练习要求
A) 根据下方关于商业秘密案的文章回答以下问题：
(i) 凌码公司由何人投资筹建？
(ii) 孙晓斌于哪一天发送了该软件的源代码？
(iii) 项军、孙晓斌分别从ARL公司获得了什么？
B) 收集下方各行中含有字符串“instances”的全部行，逐行照录。

在规范与事实之间不断往返 · 在证据和良知之间反复度量规范、事实、证据、良知、人权、正义

国际互联网传递商业秘密行为之定性

案情梗概? 1999年8月,新加坡商人投资筹建凌码信息技术(上海)有限公司(简称凌码公司),招收电脑技术人员并组织开发软件项目。孙晓斌、项军先后被招入成为凌码公司的雇员,开发电子邮件系统软件(旧版)。在聘用合同中,两人均与凌码公司签有保密条款。2000年4月,项军被公司派往马来西亚ARL家庭通讯私人有限公司(简称ARL公司)进行门户网站建设。不久,两家公司合作关系破裂,项军被凌码公司招回国内。之后,项军因其个人要求未得到公司满足,遂决定离开凌码公司,并积极拉拢孙晓斌一起加盟ARL公司。2000年11月初,项军提议并与孙晓斌预谋,由孙晓斌将凌码公司为中华青少年网有限公司门户网站开发的Webmail软件(新版)提供给项军,再由项军交给ARL公司,借此向该公司推荐孙晓斌。之后,项军借探亲之机私自来到ARL公司。11月6日,孙晓斌按约定,利用凌码公司邮件服务器上自己的电子信箱xsun@Nyber.com通过新浪网将该软件的源代码发送到项军的电子信箱topgun9433@sina.com.cn中,在马来西亚的项军用其自带的手提电脑将该软件源代码下载后,即安装到ARL公司服务器上并进行了软件的功能演示。为此,项军、孙晓斌分别获得ARL公司给予的价值2万元的“东芝”牌笔记本电脑各1台。不久,凌码公司发觉项军、孙晓斌有泄露公司商业秘密的行为,遂向警方报案。项军回国后,即被警方捉拿归案,警方从项军的手提电脑中发现Webmail软件(新版)的源代码。

所给数据
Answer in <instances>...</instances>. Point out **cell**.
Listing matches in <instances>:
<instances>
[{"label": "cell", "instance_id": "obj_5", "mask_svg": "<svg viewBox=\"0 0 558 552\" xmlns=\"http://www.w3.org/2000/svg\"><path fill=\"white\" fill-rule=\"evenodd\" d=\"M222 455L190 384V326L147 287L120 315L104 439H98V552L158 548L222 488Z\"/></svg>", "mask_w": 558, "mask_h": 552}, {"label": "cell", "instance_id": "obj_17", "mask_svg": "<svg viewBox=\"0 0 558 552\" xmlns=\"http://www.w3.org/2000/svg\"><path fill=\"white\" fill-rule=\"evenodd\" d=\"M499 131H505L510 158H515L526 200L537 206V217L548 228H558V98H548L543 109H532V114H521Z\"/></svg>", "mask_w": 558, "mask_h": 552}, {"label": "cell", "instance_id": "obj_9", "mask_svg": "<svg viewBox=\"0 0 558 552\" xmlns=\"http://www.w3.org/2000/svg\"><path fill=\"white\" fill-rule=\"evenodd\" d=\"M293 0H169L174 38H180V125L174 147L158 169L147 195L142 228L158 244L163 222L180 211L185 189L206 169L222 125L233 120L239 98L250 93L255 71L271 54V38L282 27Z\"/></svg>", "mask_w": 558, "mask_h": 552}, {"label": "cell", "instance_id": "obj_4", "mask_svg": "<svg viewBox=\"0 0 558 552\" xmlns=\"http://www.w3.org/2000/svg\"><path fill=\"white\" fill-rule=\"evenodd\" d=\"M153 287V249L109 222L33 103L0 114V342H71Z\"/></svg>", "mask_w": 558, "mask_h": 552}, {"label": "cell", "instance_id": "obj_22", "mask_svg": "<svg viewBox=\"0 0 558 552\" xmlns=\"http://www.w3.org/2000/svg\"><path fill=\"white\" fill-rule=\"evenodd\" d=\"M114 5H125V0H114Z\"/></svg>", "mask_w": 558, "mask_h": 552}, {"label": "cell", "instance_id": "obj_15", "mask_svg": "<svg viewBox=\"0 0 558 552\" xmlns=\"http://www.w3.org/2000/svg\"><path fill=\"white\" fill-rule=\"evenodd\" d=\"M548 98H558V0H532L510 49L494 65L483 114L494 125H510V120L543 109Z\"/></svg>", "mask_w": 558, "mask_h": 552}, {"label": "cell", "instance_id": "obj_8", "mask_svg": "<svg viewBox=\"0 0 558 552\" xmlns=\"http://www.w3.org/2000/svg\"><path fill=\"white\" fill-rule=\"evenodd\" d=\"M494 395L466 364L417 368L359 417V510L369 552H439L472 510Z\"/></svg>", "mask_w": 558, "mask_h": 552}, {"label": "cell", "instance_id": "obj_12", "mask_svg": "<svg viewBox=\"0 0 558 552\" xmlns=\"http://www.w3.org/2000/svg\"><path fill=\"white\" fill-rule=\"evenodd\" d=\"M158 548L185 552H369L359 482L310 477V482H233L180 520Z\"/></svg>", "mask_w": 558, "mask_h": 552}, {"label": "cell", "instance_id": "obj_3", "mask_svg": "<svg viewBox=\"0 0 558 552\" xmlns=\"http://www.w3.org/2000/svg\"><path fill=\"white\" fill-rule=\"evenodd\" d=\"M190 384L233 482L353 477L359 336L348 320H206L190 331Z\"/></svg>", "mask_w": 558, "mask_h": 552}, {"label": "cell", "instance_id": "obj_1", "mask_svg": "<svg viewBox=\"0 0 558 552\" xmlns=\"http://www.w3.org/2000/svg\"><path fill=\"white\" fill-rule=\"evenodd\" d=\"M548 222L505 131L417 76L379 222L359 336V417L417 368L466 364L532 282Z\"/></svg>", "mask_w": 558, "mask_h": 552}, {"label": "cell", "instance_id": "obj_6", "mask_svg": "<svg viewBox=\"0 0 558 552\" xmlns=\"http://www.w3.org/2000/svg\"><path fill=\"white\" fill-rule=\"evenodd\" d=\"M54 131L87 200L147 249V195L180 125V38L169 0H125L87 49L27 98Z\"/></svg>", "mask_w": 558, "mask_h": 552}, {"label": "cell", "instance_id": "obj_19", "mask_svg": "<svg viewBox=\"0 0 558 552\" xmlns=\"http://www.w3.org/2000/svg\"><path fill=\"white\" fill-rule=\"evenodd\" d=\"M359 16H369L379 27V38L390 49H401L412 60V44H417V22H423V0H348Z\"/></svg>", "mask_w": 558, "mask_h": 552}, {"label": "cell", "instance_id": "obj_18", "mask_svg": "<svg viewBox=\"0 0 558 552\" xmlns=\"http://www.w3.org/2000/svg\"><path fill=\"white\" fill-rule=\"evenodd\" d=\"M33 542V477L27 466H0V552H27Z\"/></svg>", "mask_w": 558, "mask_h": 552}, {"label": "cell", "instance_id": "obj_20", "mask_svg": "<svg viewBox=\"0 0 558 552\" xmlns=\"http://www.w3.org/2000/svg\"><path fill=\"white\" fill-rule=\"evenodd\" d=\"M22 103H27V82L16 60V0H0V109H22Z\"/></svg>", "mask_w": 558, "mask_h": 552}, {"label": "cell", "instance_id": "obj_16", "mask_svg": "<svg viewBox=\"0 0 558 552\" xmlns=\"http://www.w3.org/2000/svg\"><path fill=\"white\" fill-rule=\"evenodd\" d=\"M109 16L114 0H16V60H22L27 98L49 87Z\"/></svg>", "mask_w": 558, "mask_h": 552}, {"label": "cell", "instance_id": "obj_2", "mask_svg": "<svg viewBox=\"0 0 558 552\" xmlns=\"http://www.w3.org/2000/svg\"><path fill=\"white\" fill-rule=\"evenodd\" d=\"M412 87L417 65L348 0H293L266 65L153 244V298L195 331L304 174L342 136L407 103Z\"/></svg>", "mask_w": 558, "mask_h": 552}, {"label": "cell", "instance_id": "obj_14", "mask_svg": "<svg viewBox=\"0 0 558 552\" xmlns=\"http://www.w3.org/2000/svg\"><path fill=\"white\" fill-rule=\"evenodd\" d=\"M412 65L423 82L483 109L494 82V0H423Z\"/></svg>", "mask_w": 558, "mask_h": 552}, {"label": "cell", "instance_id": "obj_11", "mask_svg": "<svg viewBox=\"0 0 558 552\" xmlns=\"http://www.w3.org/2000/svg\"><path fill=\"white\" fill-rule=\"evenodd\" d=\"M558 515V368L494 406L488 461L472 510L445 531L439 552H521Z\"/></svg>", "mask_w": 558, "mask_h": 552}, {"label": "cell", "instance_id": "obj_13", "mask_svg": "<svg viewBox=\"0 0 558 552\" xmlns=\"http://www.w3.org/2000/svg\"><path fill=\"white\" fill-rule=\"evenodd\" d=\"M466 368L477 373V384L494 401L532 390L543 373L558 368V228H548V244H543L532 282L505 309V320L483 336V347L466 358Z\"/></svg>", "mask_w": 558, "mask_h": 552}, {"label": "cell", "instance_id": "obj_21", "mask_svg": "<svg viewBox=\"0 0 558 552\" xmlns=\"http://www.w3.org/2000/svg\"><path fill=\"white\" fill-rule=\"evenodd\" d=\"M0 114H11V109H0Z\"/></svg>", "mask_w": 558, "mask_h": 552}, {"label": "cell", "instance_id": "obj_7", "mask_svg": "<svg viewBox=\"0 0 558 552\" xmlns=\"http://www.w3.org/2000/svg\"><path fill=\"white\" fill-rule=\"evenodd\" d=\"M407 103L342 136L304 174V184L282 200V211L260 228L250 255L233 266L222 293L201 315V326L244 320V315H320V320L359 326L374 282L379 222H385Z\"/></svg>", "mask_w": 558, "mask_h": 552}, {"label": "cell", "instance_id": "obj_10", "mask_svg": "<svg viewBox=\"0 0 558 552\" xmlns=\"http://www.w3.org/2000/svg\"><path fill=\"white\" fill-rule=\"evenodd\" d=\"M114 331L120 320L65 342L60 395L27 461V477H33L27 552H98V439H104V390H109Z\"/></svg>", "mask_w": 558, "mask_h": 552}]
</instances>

参考答案
A)
(i) 新加坡商人。
(ii) 2000年11月6日。
(iii) 各获得价值2万元的“东芝”牌笔记本电脑1台。

B)
Answer in <instances>...</instances>. Point out **cell**.
Listing matches in <instances>:
<instances>
</instances>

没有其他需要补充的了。